Tourism summit tackles tourism area challenges

By Dan Haag

Oregon’s tourism is an economic boon. Revenue generated from the state’s tourism industry hit $11.8 billion in 2017.
But what are the challenges associated with that number?
Ask any dozen North Coast residents what their concerns are about the growth of tourism and you’ll get a dozen different responses: affordable housing, overcrowding, traffic, and loss of community identity might be on the list.

In an attempt to tackle such issues, over 100 area tourism and community leaders gathered on Tuesday, September 25 at the Old Mill in Garibaldi for the North Coast Tourism Summit.
Part of Travel Oregon’s rural tourism studio program, the summit was the kick-off for a series of workshops and discussion groups set along the North Coast, from Astoria to Pacific City.
“This will help you shape your future vision of tourism,” Kristin Dahl, Travel Oregon’s vice president of destination development, told the crowd.
Set in motion almost a year ago by a steering committee with members from Clatsop and Tillamook Counties, the North Coast studio identified a number of challenges and goals, including encouraging visitors to participate in stewardship of parks, beaches and other natural spaces,
“Our main objective is to review and make recommendations that will protect our environment and natural resources,” said Nan Devlin, steering committee member and tourism director at Visit Tillamook Coast.
Having this discussion comes not a moment too soon: more than 100 million people are projected to move to urban areas around the world by 2050.
“They are going to want their recreation space, and you are on their list,” said research consultant and summit presenter David Beurle of Future iQ. “With your proximity to Portland and Seattle, you are in the ‘blast zone.’”
Examples of other areas that tackled similar challenges were discussed at length.
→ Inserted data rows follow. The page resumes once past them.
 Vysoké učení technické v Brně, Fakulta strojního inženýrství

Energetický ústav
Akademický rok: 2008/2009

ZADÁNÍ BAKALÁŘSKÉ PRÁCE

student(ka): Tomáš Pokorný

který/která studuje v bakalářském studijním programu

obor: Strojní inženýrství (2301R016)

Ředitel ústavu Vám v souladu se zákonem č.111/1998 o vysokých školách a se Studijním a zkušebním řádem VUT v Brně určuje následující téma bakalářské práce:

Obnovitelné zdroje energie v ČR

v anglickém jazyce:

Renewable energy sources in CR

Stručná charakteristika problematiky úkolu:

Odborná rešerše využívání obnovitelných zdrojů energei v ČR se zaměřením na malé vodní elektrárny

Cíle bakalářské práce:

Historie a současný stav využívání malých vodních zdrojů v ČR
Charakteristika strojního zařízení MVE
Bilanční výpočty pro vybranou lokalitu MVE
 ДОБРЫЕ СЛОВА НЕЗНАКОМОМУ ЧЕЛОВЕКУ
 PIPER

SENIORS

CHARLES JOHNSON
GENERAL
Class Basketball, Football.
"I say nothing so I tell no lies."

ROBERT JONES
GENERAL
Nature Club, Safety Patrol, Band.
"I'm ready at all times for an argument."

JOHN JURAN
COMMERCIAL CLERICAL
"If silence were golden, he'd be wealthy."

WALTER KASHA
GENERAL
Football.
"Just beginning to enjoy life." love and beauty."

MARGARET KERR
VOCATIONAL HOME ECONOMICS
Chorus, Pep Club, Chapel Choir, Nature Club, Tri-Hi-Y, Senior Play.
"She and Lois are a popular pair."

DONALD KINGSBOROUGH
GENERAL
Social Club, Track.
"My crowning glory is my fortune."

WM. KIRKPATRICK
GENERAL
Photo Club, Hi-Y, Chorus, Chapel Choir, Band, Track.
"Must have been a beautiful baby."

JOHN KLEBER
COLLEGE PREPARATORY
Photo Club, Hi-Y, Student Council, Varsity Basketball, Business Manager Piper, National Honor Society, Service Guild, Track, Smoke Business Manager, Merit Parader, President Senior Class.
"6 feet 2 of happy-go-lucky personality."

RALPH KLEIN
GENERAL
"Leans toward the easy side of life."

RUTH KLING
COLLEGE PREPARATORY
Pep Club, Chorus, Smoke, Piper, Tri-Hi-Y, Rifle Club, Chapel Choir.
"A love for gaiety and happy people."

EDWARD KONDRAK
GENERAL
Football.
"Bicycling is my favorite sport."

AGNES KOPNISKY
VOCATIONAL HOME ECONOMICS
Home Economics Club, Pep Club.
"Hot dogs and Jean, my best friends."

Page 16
Communities along the Columbia River Gorge established a collaborative approach to tourism marketing through their tourism studio.
Case studies from abroad were also presented: New Zealand has created a program that links its various trailheads through a series of shuttles, thus alleviating the footprint of automobiles.
“It’s a whole new approach to congestion and traffic,” Dahl said.

The recent Tourism Summit in Garibaldi gave attendees a chance to discuss tourism-related challenges and come up with possible solutions. Photo by Future iQ

Attendees got a chance to break into smaller groups and discuss focused topics before sharing them.
Dream scenarios where the North Coast achieved zero waste in ten years were offered.
There was also a “doom and gloom” scenario, where tourism grew to a point where local roads, city governments and natural resources could no longer handle it.
“If we don’t take a proactive stance now, we run the risk of losing the very things guests and locals love about the North Coast,” Devlin said.
The work doesn’t end with the summit. Workshops are being organized in the area that will direct a laser focus on each issue. For more information about the North Coast Tourism Studio Workshops, go to
When the studio concludes, Travel Oregon offers a grant to be utilized on a specific project identified from the process.
It’s a big job with a lot of moving parts, and while the work doesn’t end with the summit, the event offered a glimpse of a unified front.
“The summit was a mile marker in Oregon’s visitor industry, demonstrating that both coastal and statewide leaders will work to proactively address challenges,” said Marcus Hinz, director of Oregon Coast Visitor’s Association. “The strong and diverse attendance showed the eagerness of leaders to explore and implement solutions that work for everyone. After all, it’s the Oregon way.”